The book has two special objectives. The introduction offers a full-scale interpretative reading of the Atlantis story, focused on the philosophical meaning of the story and the significance of Plato’s presentation, and responding to recent scholarly discussion of these questions. In conjunction with the new translation, this introduction provides a point of entry to a fascinating story for a wide range of readers. The introduction also discusses the question whether the story had a factual basis, and assesses possible links with Minoan Crete. Secondly, the Greek text (the Oxford Classical text) and commentary are juxtaposed and presented in ‘bite-size’ chunks making it easy to use and helpful especially for students using the book to improve their Greek.
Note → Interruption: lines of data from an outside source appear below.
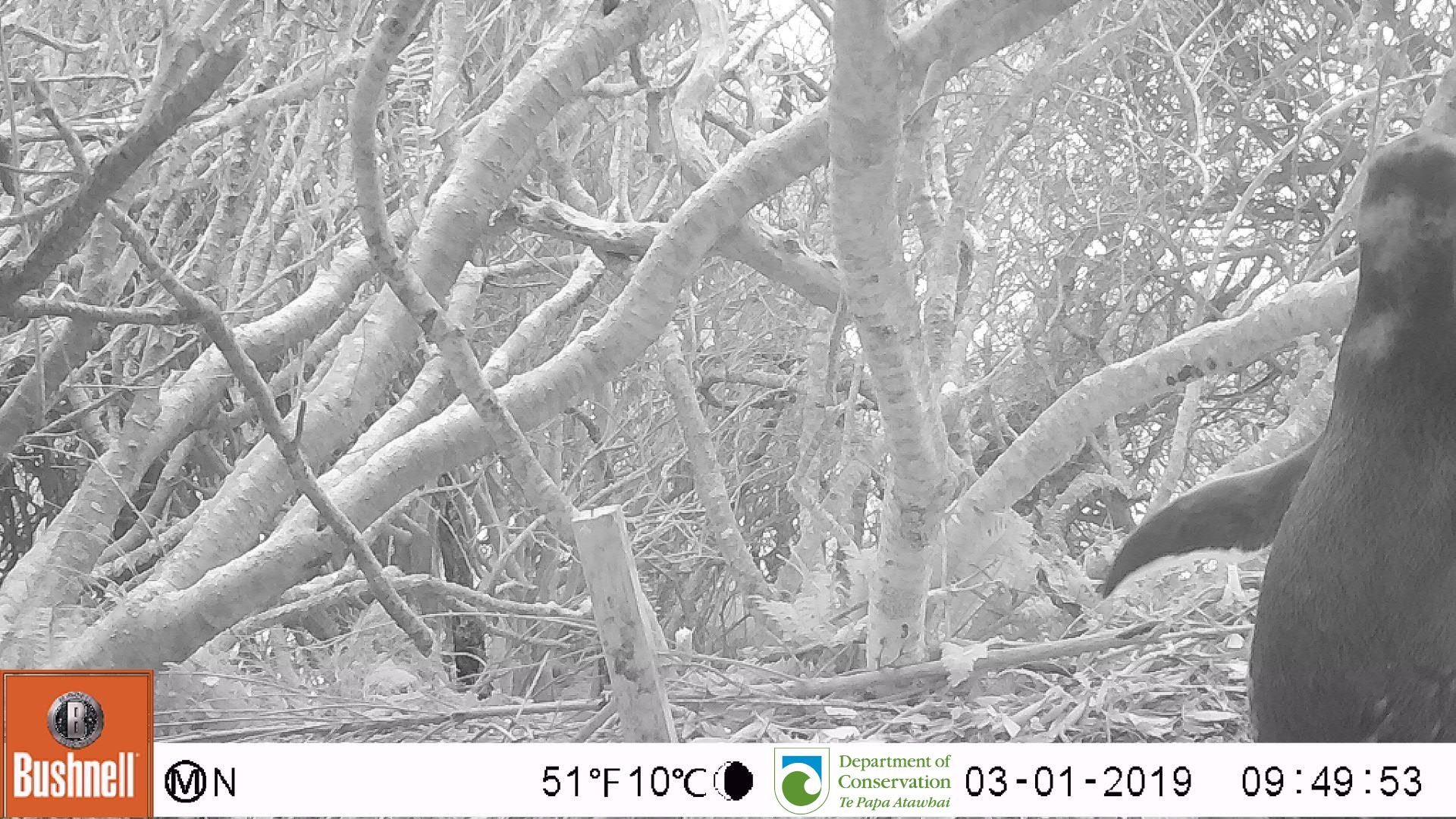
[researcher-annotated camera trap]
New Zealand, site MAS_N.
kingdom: Animalia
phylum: Chordata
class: Aves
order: Sphenisciformes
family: Spheniscidae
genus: Megadyptes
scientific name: Megadyptes antipodes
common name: yellow-eyed penguin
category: yellow eyed penguin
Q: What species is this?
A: Yellow eyed penguin (yellow-eyed penguin) (Megadyptes antipodes).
The notes provide full grammatical and linguistic help as well as pointers on the philosophical content and presentation, supported by the translation and complete vocabulary of Greek terms.
The book is a second edition of one published in 1980. This edition has a new translation, a much fuller introduction, revised and updated notes and a new commentary format.
Christopher Gill is Emeritus Professor of Ancient Thought at the University of Exeter. His books include 'Form and Argument in Late Plato' (OUP, 1996) and a translation of 'Plato, Symposium' (Penguin, 1999).